## Trecho do texto:
* * * * * * *

Não é possível acolher “Aquele que vem, “ se o nosso coração estiver cheio de egoísmo, de
orgulho, de autossuficiência, de preocupação com os bens materiais. Não bastam aparências,
apenas de que somos cristãos, porque recebemos o Batismo. A conversão deve ser
comprovada pela ação.
Quando Jesus nasce, os anjos cantam: paz na terra. Não é desejo ou conselho, mas um fato.
Jesus diz: “deixo-vos a paz, a minha paz vos dou”. A partir de Jesus, a paz, se não é uma
realidade generalizada, é uma possibilidade real e acessível aos de boa vontade. A paz que o
mundo não pode dar, tirar ou impedir.

Santo Agostinho dizia: paz é a tranquilidade da ordem. Ordem entre nós e Deus, entre nós e o
próximo, entre a razão e os instintos dentro de nós. Paz é harmonia, fruto do Espírito Santo. A
paz interior, do coração, é a única que pode favorecer a outra paz, a exterior. A paz interior é
condição e raiz da paz exterior. A paz total, interna e externa, é uma meta, somente em
plenitude, quando Jesus voltar para instaurar novos céus e nova terra. Enquanto isso, a receita
verdadeira da paz está contida no Evangelho: “Convertei-vos, porque o Reino dos Céus está
próximo”. E é necessário produzir frutos que provem a vossa conversão.

* * * * * * *

## Dados fornecidos:

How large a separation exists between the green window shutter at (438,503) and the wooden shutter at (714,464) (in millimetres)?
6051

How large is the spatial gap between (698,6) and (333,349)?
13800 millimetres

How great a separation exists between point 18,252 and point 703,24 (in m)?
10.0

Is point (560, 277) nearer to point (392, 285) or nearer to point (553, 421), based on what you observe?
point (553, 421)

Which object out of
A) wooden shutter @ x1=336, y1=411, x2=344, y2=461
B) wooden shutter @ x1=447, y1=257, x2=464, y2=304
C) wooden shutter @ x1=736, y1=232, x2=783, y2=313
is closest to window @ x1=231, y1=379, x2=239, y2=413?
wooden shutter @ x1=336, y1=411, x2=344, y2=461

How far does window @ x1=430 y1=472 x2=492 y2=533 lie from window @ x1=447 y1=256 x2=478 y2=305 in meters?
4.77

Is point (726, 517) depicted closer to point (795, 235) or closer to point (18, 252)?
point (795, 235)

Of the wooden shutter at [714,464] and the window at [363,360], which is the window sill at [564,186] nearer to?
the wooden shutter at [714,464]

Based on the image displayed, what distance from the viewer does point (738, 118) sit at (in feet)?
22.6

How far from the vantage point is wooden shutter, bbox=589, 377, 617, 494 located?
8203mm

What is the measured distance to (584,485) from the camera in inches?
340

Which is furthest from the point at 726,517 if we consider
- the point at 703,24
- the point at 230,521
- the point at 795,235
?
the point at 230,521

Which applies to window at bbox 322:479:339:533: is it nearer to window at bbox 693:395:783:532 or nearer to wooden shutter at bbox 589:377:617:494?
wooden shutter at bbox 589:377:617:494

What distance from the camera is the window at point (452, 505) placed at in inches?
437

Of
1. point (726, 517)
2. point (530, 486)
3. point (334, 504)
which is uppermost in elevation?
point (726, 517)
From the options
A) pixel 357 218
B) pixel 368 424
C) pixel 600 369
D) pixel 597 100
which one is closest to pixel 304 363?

* * * * * * *

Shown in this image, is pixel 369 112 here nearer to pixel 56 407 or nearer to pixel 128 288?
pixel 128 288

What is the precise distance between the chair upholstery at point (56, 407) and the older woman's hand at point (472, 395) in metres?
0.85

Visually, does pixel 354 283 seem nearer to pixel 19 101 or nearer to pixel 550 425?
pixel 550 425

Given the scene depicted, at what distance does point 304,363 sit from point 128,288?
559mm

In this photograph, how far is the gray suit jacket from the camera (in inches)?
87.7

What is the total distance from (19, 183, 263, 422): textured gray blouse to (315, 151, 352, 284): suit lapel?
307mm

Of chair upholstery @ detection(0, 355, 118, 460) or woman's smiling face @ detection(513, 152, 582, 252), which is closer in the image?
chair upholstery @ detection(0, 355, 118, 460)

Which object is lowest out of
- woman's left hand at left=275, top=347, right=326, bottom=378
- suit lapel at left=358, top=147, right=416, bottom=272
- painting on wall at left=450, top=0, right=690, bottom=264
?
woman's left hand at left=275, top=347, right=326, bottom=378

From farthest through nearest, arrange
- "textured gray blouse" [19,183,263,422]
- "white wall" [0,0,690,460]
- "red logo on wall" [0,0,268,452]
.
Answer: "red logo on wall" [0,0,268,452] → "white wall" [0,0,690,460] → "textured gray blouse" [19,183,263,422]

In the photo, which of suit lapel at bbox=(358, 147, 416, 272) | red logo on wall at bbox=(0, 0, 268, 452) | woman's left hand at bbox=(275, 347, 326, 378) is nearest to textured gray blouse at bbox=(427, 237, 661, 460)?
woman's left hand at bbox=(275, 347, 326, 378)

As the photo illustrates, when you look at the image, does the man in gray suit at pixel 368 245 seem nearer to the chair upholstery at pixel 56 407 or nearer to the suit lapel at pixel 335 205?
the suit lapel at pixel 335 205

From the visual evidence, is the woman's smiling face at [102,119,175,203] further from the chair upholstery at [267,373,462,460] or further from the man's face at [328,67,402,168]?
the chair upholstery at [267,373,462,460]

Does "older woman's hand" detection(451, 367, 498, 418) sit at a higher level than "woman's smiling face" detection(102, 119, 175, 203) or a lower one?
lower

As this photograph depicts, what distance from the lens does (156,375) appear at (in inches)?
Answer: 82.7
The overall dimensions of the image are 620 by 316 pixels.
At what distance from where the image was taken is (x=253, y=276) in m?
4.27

* * * * * * *

## Problemas:
a - No trecho sobre a paz, como Santo Agostinho definia a paz?
b - Para cada afirmação a seguir, responda sim ou não conforme ela concorde com o trecho sobre a paz, e cite as palavras dele que decidem. (i) A paz interior é condição e raiz da paz exterior. (ii) Quando Jesus nasce, o canto dos anjos é um conselho de paz. (iii) Ter recebido o Batismo basta para mostrar que somos cristãos.

## Respostas por tarefa:
a - Como a tranquilidade da ordem.

b -
(i) Sim: "A paz interior é condição e raiz da paz exterior."
(ii) Não: "Não é desejo ou conselho, mas um fato."
(iii) Não: "A conversão deve ser comprovada pela ação."